Saved data entries
※ ※ ※

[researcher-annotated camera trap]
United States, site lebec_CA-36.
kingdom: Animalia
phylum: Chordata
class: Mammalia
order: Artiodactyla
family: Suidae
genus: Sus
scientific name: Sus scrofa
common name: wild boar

※ ※ ※

Task: Without omission, return all of the records exactly as given.

Task result:
[researcher-annotated camera trap]
United States, site lebec_CA-36.
kingdom: Animalia
phylum: Chordata
class: Mammalia
order: Artiodactyla
family: Suidae
genus: Sus
scientific name: Sus scrofa
common name: wild boar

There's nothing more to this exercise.